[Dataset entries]
━━━━
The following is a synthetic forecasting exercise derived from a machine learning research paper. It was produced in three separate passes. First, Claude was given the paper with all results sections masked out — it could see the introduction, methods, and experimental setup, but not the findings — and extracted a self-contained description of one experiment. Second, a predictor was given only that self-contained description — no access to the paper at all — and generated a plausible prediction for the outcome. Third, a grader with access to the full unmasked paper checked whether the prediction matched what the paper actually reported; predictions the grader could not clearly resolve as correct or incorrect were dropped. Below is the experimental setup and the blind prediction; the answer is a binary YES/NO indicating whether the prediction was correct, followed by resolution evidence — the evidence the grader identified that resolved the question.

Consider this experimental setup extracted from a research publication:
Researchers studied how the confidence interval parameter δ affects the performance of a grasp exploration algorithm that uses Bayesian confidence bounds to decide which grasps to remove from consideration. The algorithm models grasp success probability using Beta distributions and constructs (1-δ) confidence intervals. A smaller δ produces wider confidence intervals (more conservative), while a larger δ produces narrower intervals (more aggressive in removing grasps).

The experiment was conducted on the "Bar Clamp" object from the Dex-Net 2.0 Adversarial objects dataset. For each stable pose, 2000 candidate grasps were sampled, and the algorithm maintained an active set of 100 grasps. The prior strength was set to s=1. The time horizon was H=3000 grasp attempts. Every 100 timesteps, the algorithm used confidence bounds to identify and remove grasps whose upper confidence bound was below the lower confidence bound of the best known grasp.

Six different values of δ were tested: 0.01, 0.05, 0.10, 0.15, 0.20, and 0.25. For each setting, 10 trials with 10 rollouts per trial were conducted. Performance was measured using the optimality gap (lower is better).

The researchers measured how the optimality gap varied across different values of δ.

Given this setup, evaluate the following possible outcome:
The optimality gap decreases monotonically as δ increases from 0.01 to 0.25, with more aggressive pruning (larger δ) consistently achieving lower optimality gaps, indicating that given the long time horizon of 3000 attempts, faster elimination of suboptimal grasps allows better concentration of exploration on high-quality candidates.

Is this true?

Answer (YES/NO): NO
━━━━
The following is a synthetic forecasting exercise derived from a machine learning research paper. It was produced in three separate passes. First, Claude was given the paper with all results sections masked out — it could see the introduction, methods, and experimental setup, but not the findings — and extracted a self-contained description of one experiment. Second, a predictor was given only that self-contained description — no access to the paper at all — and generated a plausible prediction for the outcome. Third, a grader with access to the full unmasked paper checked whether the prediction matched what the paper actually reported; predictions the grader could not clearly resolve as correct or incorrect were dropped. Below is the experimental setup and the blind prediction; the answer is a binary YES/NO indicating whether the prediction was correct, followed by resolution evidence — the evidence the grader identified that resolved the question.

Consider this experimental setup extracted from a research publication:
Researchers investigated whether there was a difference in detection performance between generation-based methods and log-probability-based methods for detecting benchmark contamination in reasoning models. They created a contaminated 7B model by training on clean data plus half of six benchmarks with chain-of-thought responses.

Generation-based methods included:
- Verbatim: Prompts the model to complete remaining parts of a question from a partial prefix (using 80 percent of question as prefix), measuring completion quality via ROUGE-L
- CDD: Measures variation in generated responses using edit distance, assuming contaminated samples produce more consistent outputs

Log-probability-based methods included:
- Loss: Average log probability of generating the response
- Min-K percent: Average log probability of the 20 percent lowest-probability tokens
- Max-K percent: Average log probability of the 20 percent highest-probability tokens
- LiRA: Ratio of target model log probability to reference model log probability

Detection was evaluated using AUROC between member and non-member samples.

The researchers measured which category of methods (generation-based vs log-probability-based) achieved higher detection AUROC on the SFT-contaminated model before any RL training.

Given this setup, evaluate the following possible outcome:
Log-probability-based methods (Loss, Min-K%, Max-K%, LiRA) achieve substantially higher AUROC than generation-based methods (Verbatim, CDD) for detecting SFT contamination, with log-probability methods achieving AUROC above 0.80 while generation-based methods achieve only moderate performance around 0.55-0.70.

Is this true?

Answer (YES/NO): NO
━━━━
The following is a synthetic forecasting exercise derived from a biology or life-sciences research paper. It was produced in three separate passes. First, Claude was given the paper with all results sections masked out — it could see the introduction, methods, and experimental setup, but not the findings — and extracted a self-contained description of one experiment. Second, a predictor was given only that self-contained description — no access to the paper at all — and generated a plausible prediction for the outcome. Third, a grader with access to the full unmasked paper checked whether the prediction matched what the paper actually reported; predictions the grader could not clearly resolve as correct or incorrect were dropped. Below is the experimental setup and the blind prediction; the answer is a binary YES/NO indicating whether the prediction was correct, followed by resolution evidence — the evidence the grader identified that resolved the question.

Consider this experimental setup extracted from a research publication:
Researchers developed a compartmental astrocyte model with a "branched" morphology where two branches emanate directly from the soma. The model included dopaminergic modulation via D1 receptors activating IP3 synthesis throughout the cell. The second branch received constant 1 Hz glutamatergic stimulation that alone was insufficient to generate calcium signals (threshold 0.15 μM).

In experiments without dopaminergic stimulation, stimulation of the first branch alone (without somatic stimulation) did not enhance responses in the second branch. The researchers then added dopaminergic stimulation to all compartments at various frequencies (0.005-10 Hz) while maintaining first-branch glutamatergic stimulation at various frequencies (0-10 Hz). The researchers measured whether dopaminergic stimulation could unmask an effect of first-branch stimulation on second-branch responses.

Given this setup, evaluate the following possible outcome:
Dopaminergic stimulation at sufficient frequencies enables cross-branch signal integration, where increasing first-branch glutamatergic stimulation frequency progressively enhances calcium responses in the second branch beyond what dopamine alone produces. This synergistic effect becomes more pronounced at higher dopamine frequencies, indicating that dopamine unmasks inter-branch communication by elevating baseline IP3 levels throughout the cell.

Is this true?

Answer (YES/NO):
━━━━
Your response should contain each line of the entries above that holds the string "tokens".

- Min-K percent: Average log probability of the 20 percent lowest-probability tokens
- Max-K percent: Average log probability of the 20 percent highest-probability tokens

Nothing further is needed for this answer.